-¿Cenamos esta noche, los dos solos?
Me encantó la propuesta, pero no dejó de sorprenderme. Diana estaba distinta desde hacía bastante. En realidad, los dos estábamos diferentes. Y venía de hace mucho, el tema.
Ni
me acuerdo del último beso apasionado, los de ahora son automáticos, apenas un
gesto. Pero no protestamos, acostumbrados. Eso sí, de los primeros me acuerdo.
¡Y cómo! Nos necesitábamos, y nos encontramos. Nos complementábamos tan bien,
que prometía una eternidad. Pero llegaron ellos, con la loca idea de hacerlo
juntos. Y quedamos a la deriva, con dos pequeños extraños que usaban nuestro
rostro y nuestros gestos, drenando la pasión hacia ellos.
De
buscarnos a cada instante, sin concebir nada sin el otro, pasamos a evitarnos.

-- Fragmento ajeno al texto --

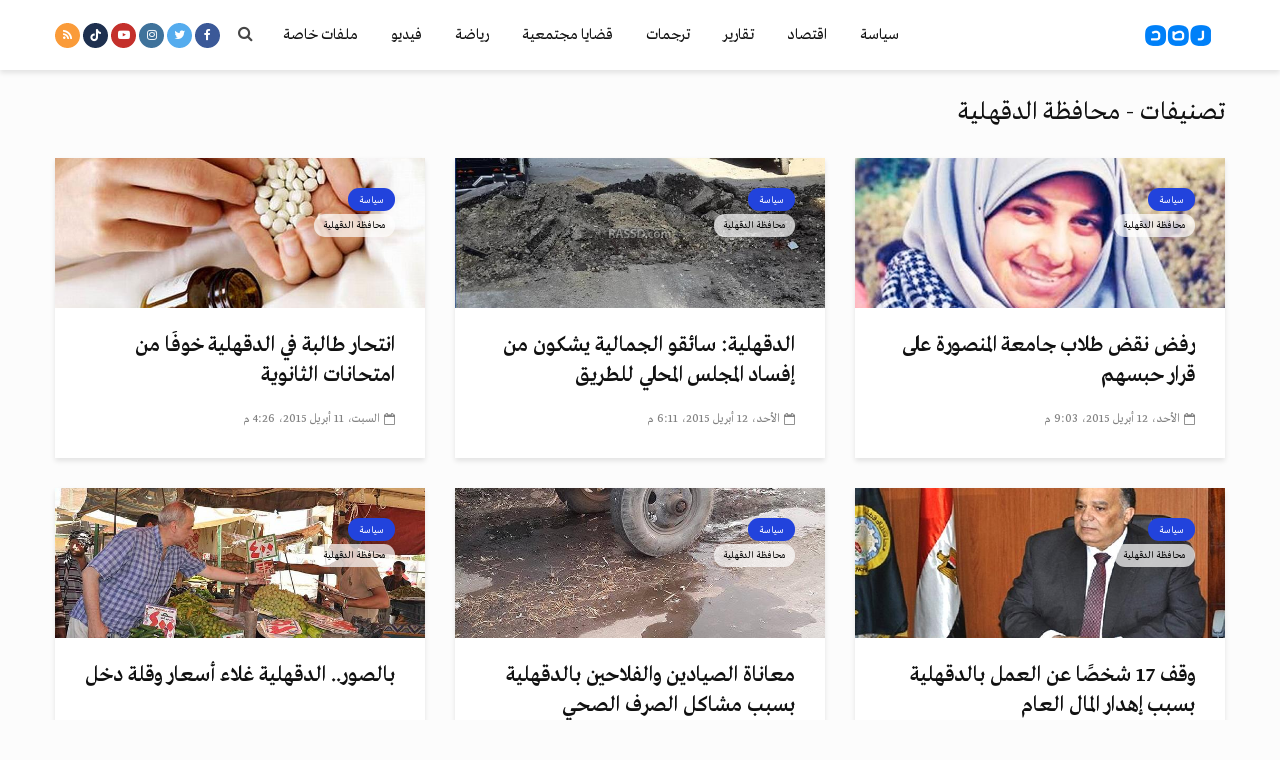

--- FILE ---
content_type: text/html; charset=utf-8
request_url: https://www.google.com/recaptcha/api2/aframe
body_size: 267
content:
<!DOCTYPE HTML><html><head><meta http-equiv="content-type" content="text/html; charset=UTF-8"></head><body><script nonce="wDkFe-tKewlFf6FMj7eXfw">/** Anti-fraud and anti-abuse applications only. See google.com/recaptcha */ try{var clients={'sodar':'https://pagead2.googlesyndication.com/pagead/sodar?'};window.addEventListener("message",function(a){try{if(a.source===window.parent){var b=JSON.parse(a.data);var c=clients[b['id']];if(c){var d=document.createElement('img');d.src=c+b['params']+'&rc='+(localStorage.getItem("rc::a")?sessionStorage.getItem("rc::b"):"");window.document.body.appendChild(d);sessionStorage.setItem("rc::e",parseInt(sessionStorage.getItem("rc::e")||0)+1);localStorage.setItem("rc::h",'1768659699654');}}}catch(b){}});window.parent.postMessage("_grecaptcha_ready", "*");}catch(b){}</script></body></html>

Así fue creciendo ese abismo tan silencioso como presente, y se convirtió en eso
que hoy nos mantiene juntos. Como sin quererlo, nos volcamos a ellos, que no
hacían sino darnos todo su amor. Y recibían el nuestro.
Está
radiante, esta noche. Por primera vez en años podemos disfrutar de una salida
sin los mellizos.
-Invito
yo, -anuncia.
No
repara en gastos; el mejor vino, el plato exclusivo. Me mira, me toca, como si no quisiera perder
detalle. Recordamos aquellas anécdotas felices, a las carcajadas. Hasta hacemos
el amor, después de tanto. Nos dormimos abrazados, sosteniéndonos.
Ya
de mañana, amanece una extraña. No es la misma de siempre, parece otra. Su rostro inexpresivo, insondable, con una
mirada que no tenía. Helada, que hiere como el cuchillo más filoso. No habla,
sólo observa, y todo lo dice. Nuevamente los qué te pasa, los por qué. Están fuera de lugar, como las sonrisas. Pasan
los días y permanece el silencio hueco. Sin reproches, sin escenas ni enojos,
sólo la gélida mirada.
Con
los mellizos, es puro amor. Tanto, que da rabia y celos, todo junto. Me voy
alejando sin irme. Inauguro las noches de sofá, mordiendo mi impotencia.
Una
tarde, un mensaje de texto: “Un mes.” Sólo eso.
También
nos acostumbramos a esto, al silencio mortal, la gélida mirada, la distancia de
los cuerpos. Los mellizos, que no son tontos, no paran de enfermarse, pero ni
eso alcanza.
Treinta
días más de nada. Una tarde, mis cosas afuera, desparramadas. Llaves que no
abren, ojos que ya no miran. Furia, gritos, vidrios que se rompen, sirenas,
calabozo.
De
nada sirven mis llamados, ni mis súplicas. Le da igual, que busque a los
mellizos o no lo haga. Me consumo en melancolía, pero parece no verlo.